Mit den Bands muss ich aus meiner bescheidenen Meinung heraus sagen, das da generell jeder sein eigens Süppchen kocht. Es gibt auch Überschneidungen, das da mal Punk- und Hardcorebands zusammenspielen. Meist siehst du aber auf nem Hardcore- (o.a.) Konzert andere Leute als auf nem Punk-Konzert. Sonst… Asiflash sind Nachbarn. Die Hubätz und die Toys haben vor Jahren öfter mit Bluthusten rumgeturnt. Die Toys siehst du aber heute wegen nem Umzug leider nur noch selten. Und der Crimson Ghosts Gitarrist hat uns in seinem Castketcase Studio aufgenommen. So gibt‘s natürlich schon Kontakte über die Genres hinaus.
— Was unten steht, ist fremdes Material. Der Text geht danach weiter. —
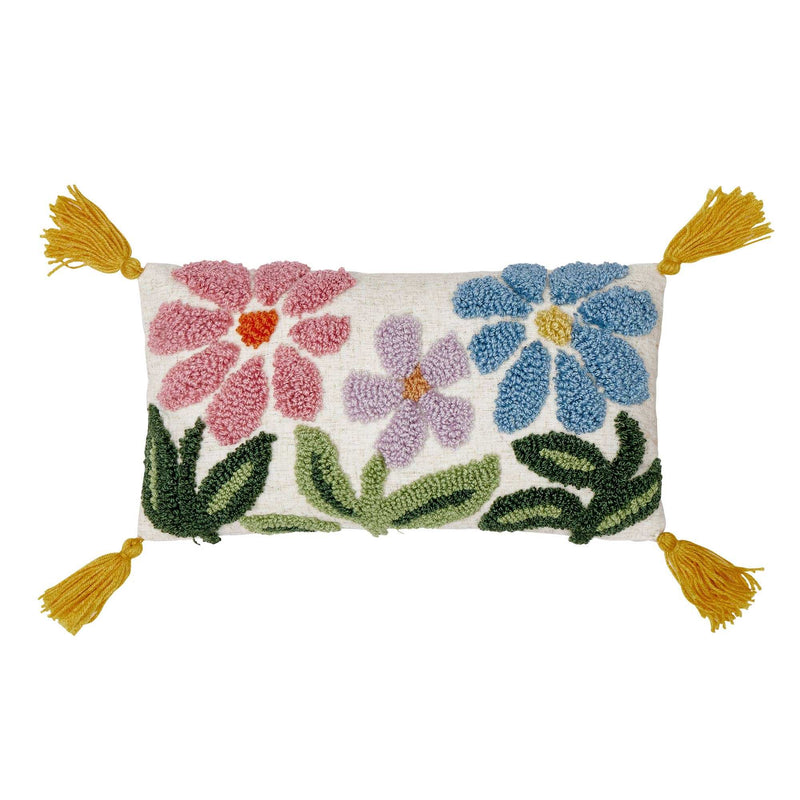 Wavy Floral Field w/Tassels Tufted Pillow - Jennie Dots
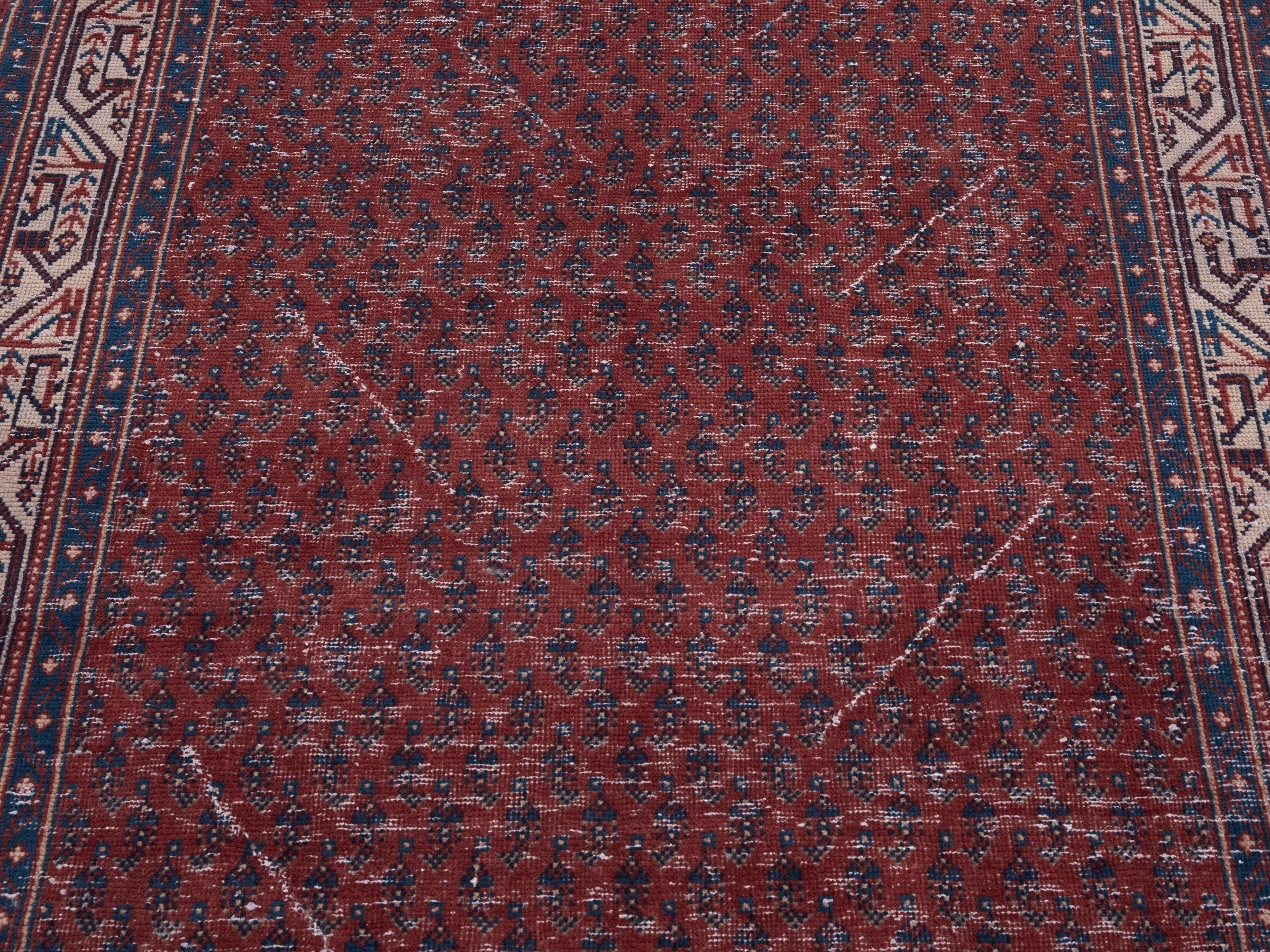 Persian Arak runner rug in burgundy and faded red, view 4 of 10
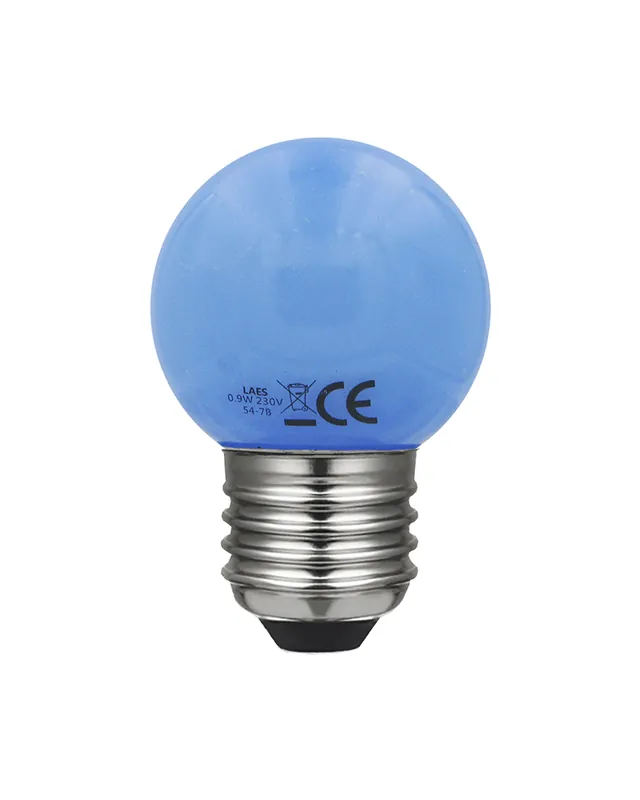 Bombilla Esférica 45 mm. Color Azul LED E27 0,9W Máxima Calidad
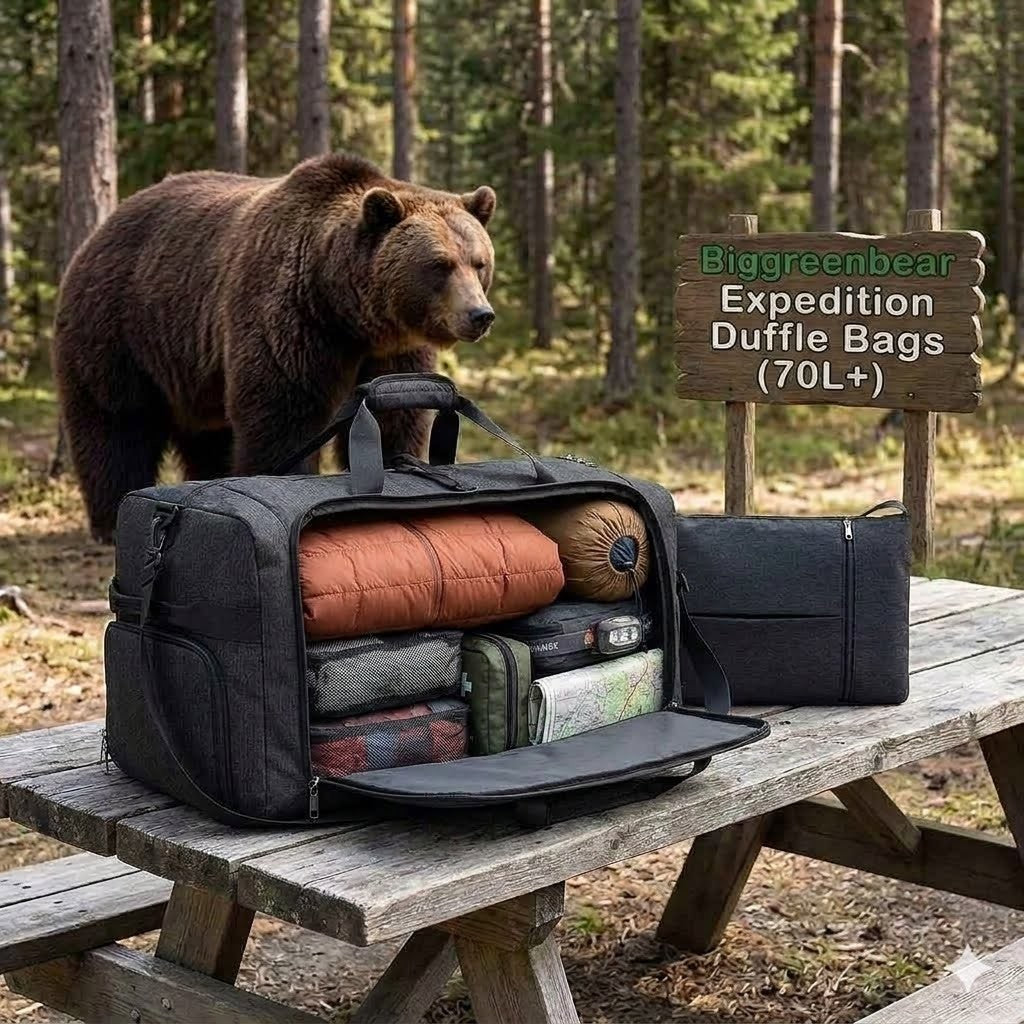 Expedition duffle bag with items on a picnic table in a forest, next to a bear and a sign for Biggreenbear bags.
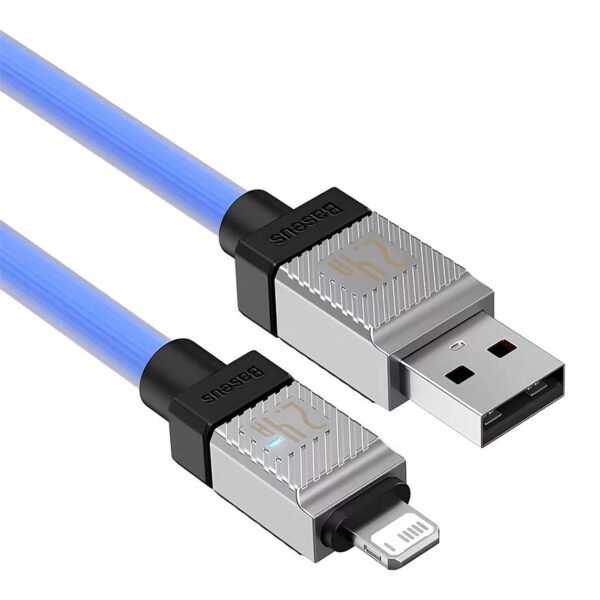 Cable de carga rápida Baseus USB-A a Lightning Coolplay Series 1m, 2.4A (Lila) (2) Baseus Cable Usb A - Lightning Ipad Iphone Cargar Rapida 1m Azul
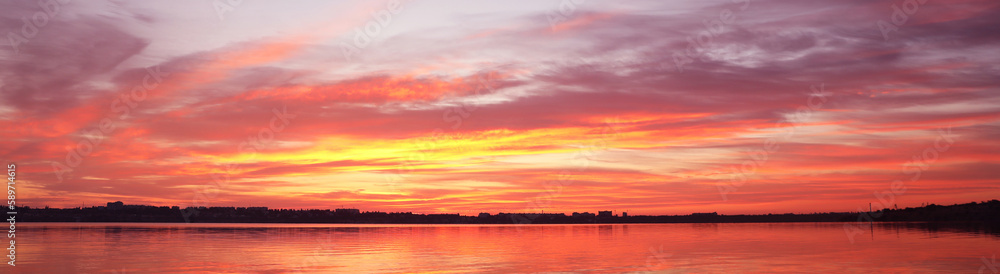 Beautiful sky over river at sunset, banner design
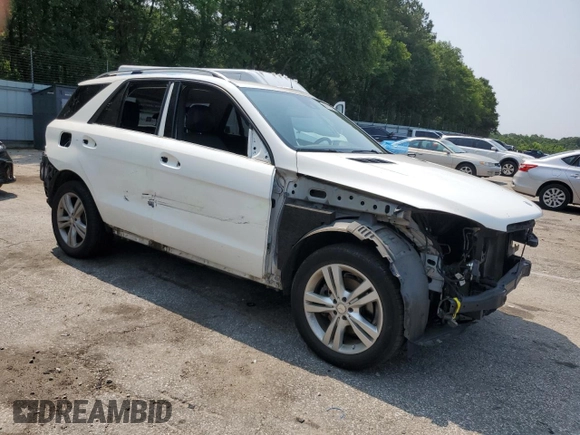 2015 Mercedes-Benz M 350 with VIN 4JGDA5JB7FA592524, listed as a Copart auction lot 58702095 with 109,977 mi miles and Salvage title. Bid and sale history available at DreamBid. Image 4.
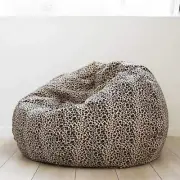 New Ivory & Deene Luxury Faux Fur Pierre Bean Bag Leopard Print Large Size Decor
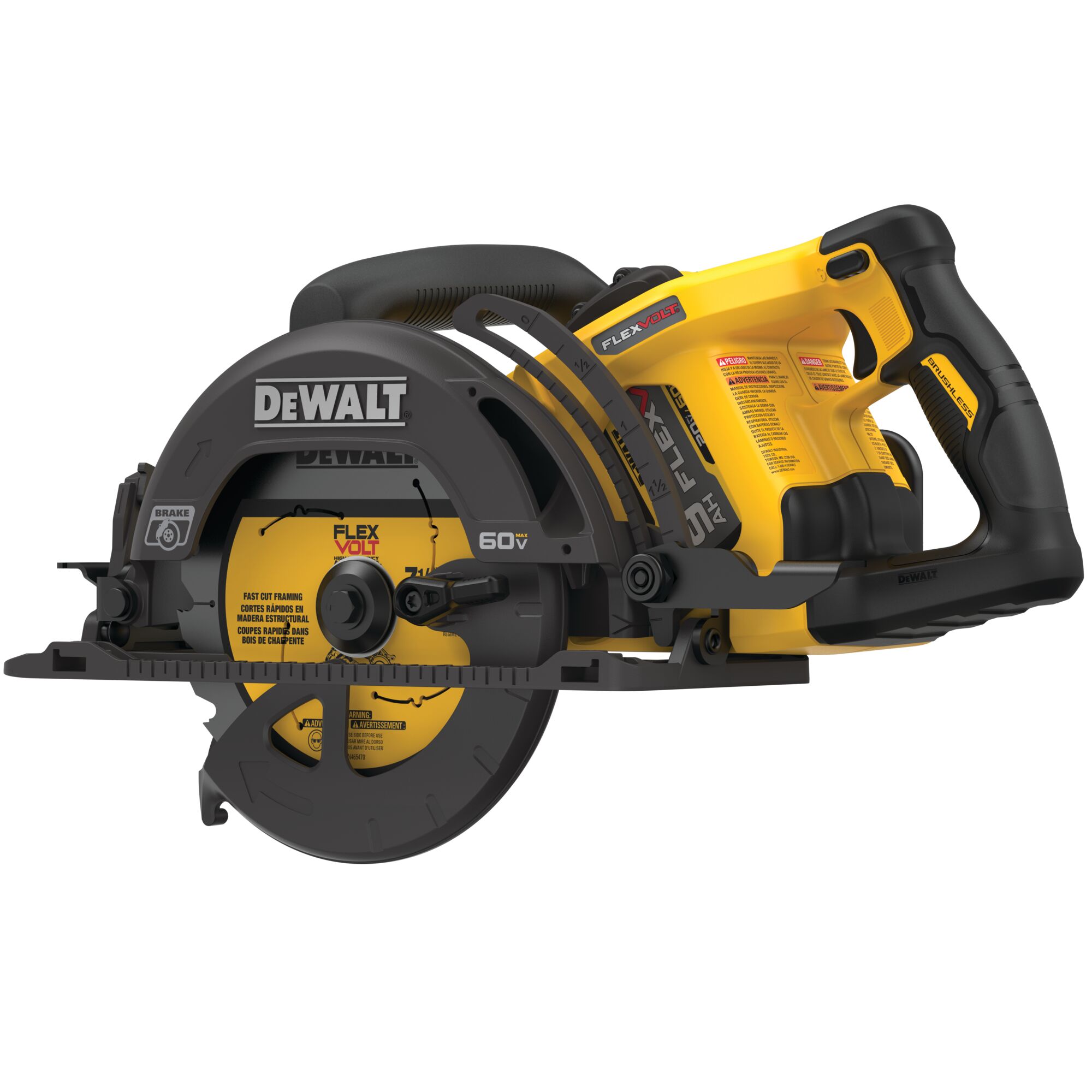 DEWALT FLEXVOLT 60V MAX rear handle worm drive style circular saw left rear angle showing motor housing, FLEXVOLT branding, bevel adjustment scale, blade guard and magnesium base plate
Kurze Fragen, kurze Antworten am Ende bitte… Fanzines – bald tot oder immer noch wichtig oder immer schon Nischenprodukt?
Als Print immer noch wichtig, Klos werden ja auch nicht abgeschafft.

Lieblingswitz?
Wir gehen zum Lachen in den Keller und das wegen strikter Brandschutzmaßnahmen immer schön einer nach dem anderen.

Bestes Kölsch?
Gaffel und Gilden.

Zukunftspläne von eurer Band?
Kann man heutzutage etwa die Zukunft planen… Ett kütt wie kütt.